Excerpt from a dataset

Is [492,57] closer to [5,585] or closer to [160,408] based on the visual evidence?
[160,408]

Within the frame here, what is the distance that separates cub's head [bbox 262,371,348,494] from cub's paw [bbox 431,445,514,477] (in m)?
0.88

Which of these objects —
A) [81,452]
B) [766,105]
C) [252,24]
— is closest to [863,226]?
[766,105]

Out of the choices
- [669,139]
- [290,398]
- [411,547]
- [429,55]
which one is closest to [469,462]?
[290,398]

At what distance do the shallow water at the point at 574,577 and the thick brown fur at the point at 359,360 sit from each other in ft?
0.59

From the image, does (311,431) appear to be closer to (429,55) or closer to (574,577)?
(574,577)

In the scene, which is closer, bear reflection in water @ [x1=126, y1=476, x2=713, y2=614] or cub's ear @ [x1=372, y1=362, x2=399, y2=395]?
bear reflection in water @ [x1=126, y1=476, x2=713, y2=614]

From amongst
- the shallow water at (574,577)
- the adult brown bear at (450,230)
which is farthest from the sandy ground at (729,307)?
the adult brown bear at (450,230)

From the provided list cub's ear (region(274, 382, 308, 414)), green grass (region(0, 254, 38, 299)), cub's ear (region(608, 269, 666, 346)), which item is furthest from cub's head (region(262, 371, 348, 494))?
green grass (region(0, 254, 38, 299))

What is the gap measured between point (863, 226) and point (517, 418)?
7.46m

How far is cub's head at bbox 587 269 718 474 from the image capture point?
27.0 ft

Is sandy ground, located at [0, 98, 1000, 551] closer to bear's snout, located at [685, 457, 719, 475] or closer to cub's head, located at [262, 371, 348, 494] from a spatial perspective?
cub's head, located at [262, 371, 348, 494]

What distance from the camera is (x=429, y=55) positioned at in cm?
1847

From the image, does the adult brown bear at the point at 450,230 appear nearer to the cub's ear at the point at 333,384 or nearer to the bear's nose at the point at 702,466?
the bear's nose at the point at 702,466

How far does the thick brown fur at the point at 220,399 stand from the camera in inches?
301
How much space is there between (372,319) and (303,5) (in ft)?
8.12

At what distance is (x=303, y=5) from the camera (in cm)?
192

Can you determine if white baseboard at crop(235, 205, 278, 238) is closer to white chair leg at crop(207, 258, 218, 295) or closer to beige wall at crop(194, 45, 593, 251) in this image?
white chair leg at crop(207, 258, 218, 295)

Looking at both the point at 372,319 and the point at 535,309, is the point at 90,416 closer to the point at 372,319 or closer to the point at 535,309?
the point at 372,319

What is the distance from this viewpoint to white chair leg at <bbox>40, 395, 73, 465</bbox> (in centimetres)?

Task details = Locate each line in the records above that contains the word "this", and copy those lines.

Exercise result =
Can you determine if white baseboard at crop(235, 205, 278, 238) is closer to white chair leg at crop(207, 258, 218, 295) or closer to beige wall at crop(194, 45, 593, 251) in this image?
What is the distance from this viewpoint to white chair leg at <bbox>40, 395, 73, 465</bbox> (in centimetres)?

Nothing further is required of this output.